EXERCISE DETAILS:
Check every line of the entries that follow, and copy the ones containing "site".

━━━━━━━━━━━━━━━━━━━━━━━━━━━━━━

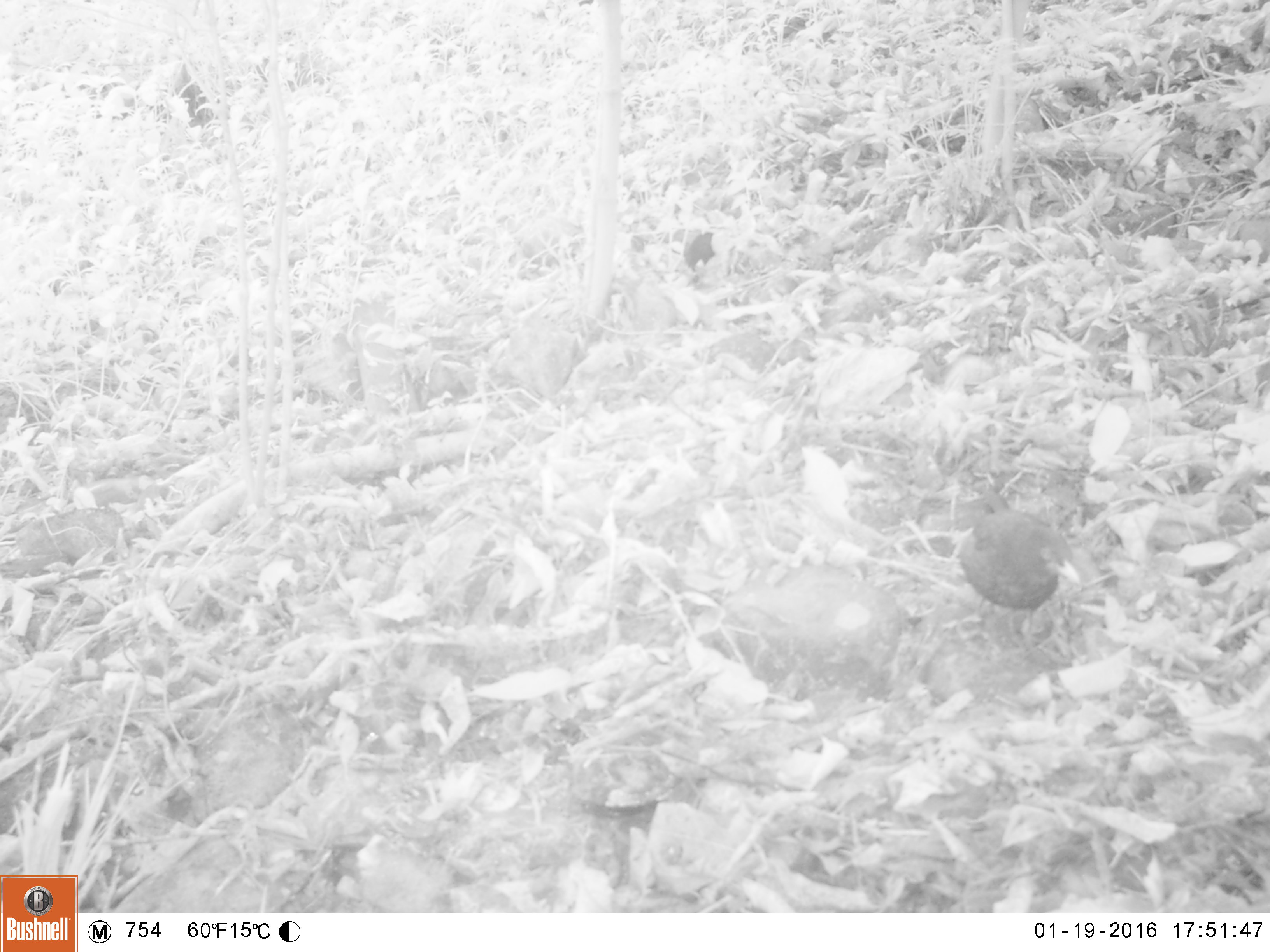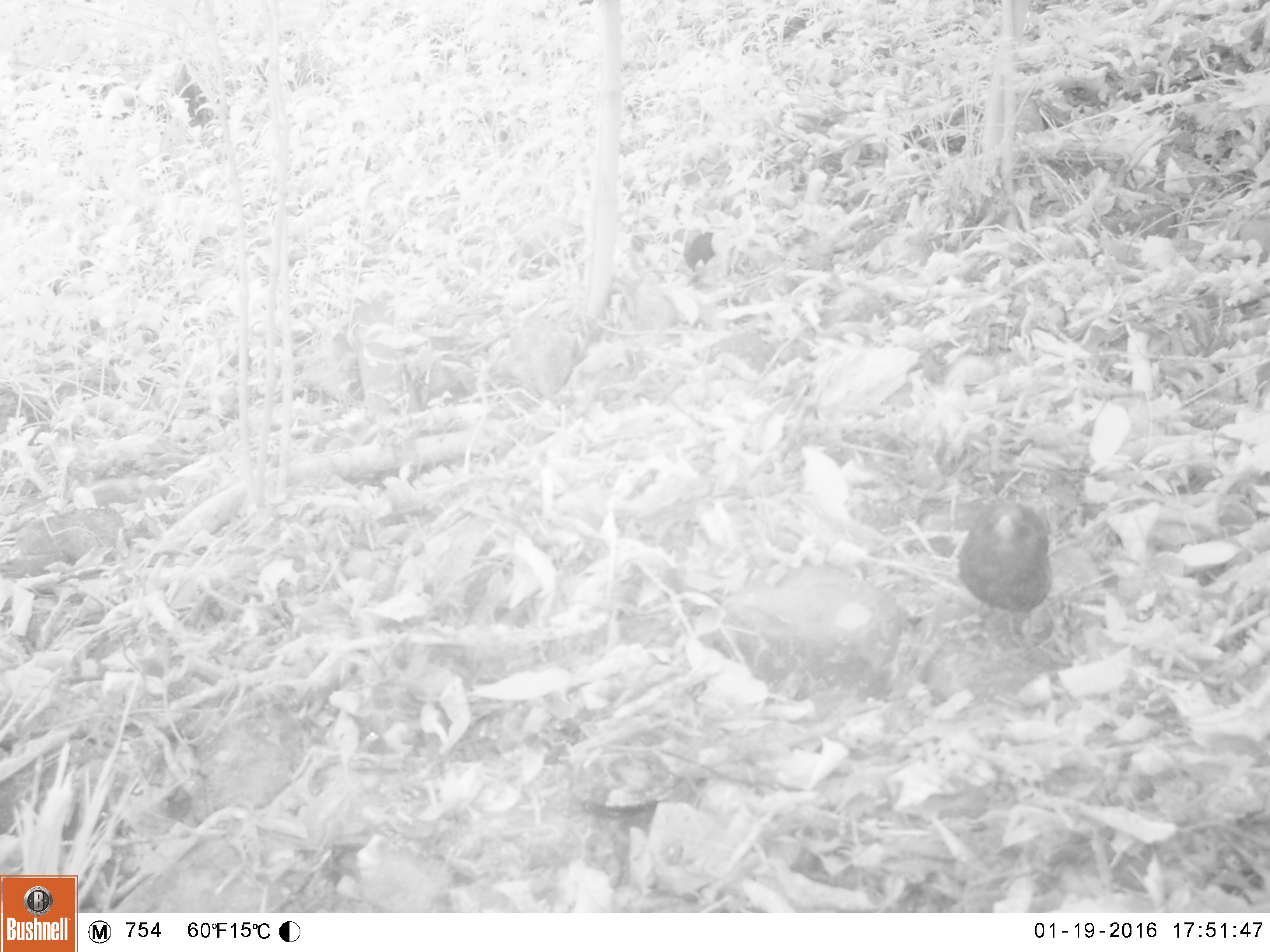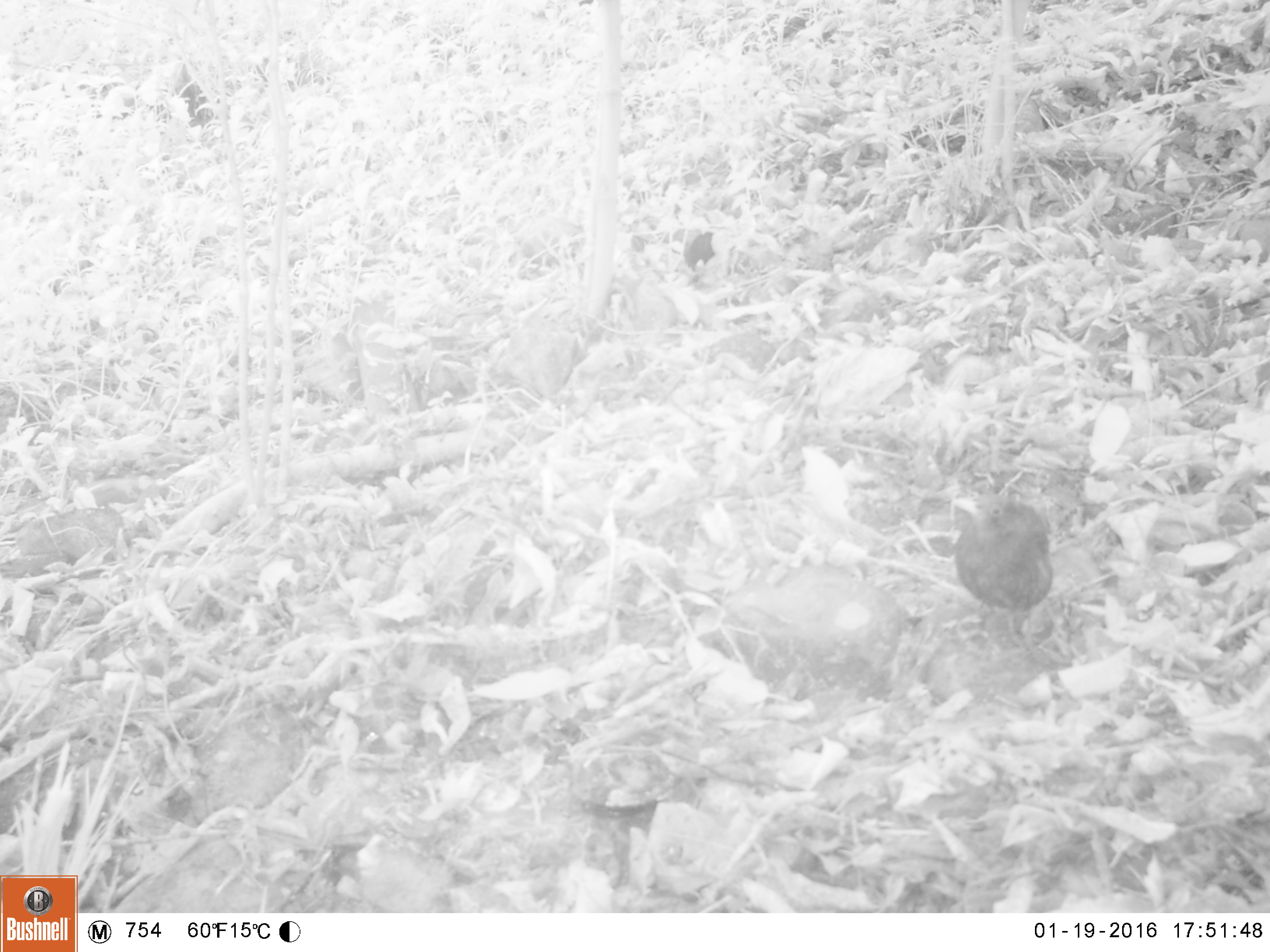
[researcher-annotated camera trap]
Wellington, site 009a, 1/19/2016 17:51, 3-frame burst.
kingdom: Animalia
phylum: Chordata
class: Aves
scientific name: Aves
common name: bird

━━━━━━━━━━━━━━━━━━━━━━━━━━━━━━

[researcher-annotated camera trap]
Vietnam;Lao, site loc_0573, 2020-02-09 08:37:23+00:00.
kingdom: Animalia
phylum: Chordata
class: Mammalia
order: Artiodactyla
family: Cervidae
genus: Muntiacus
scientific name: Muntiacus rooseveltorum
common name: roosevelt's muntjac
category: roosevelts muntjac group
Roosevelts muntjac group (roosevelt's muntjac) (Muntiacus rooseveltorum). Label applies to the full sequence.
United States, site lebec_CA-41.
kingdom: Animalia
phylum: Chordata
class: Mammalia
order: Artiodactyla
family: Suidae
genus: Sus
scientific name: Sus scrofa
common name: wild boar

━━━━━━━━━━━━━━━━━━━━━━━━━━━━━━

ANSWER FOR THE TASK:
Wellington, site 009a, 1/19/2016 17:51, 3-frame burst.
Vietnam;Lao, site loc_0573, 2020-02-09 08:37:23+00:00.
United States, site lebec_CA-41.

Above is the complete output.